BEGIN Entries provided

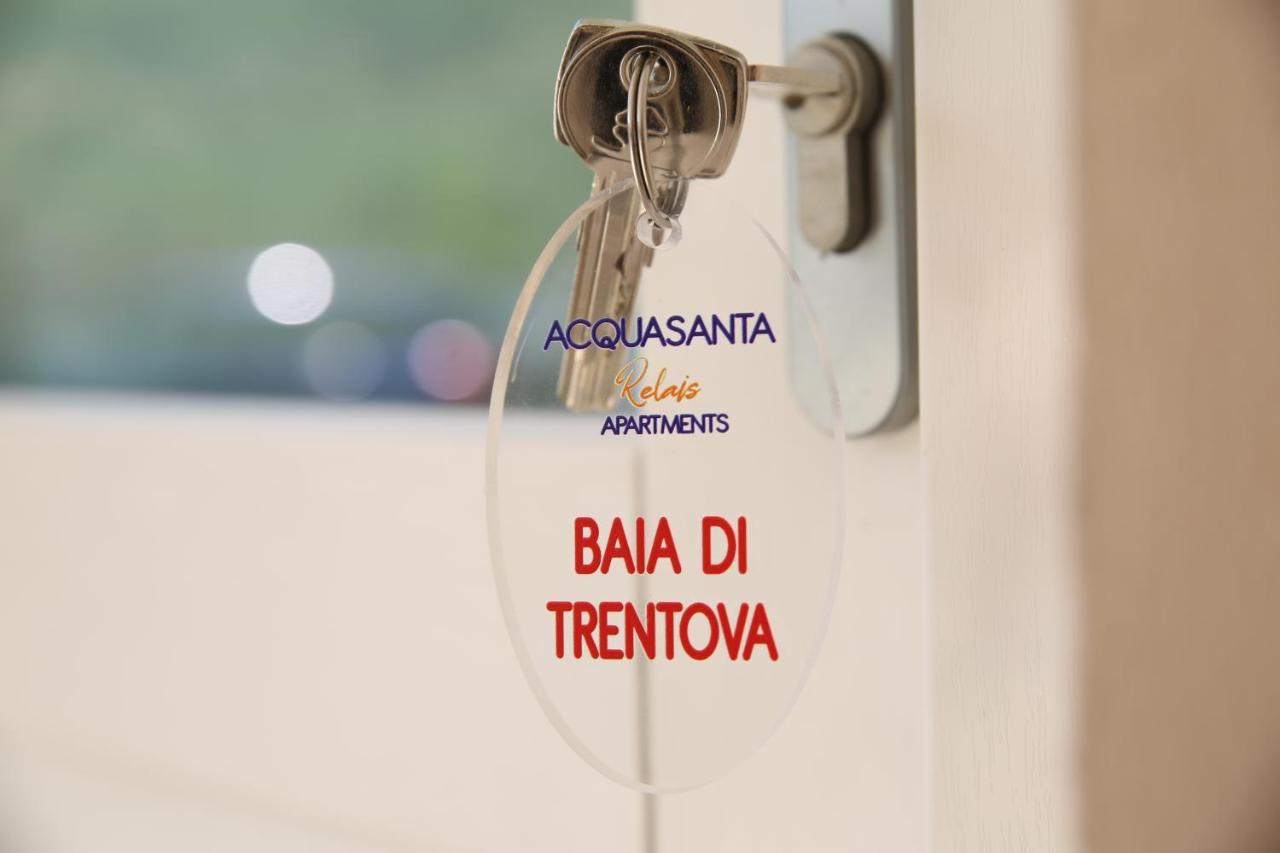 Acquasanta Relais Villa Laureana Cilento Ngoại thất bức ảnh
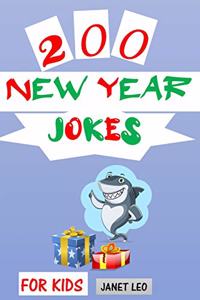 200 New Year Jokes for Kids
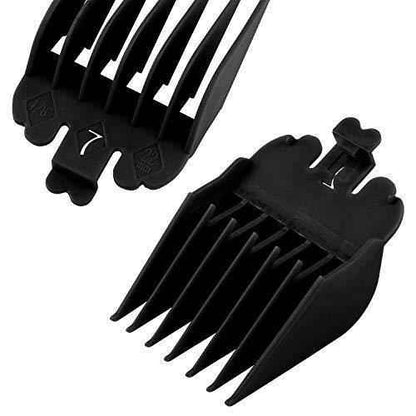 8 Pack Hair Clipper Limit Guide Combs Replacement Guards Set Attachment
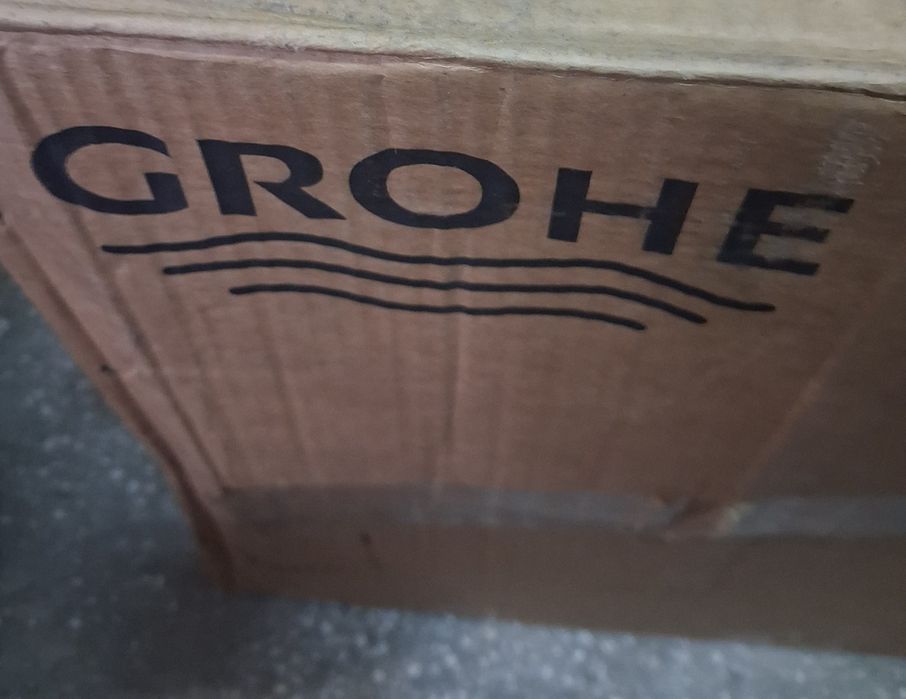 WC Grohe,nou în cutie!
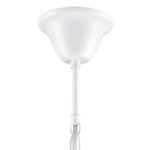 8260/6 MODERNI LN26 126 белый/хром, металл Люстра E14 6*40W 220V NANA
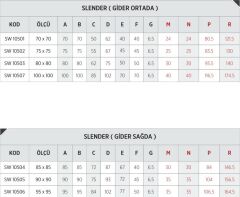 Shower 95x95 Slender Düz Zemin Oval Duş Teknesi (Panelli)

END Entries provided

> **Task prompt**: In repeating the lines above, keep the wording exact and leave every picture out.

> **Task answer**:
 Acquasanta Relais Villa Laureana Cilento Ngoại thất bức ảnh
 200 New Year Jokes for Kids
 8 Pack Hair Clipper Limit Guide Combs Replacement Guards Set Attachment
 WC Grohe,nou în cutie!
 8260/6 MODERNI LN26 126 белый/хром, металл Люстра E14 6*40W 220V NANA
 Shower 95x95 Slender Düz Zemin Oval Duş Teknesi (Panelli)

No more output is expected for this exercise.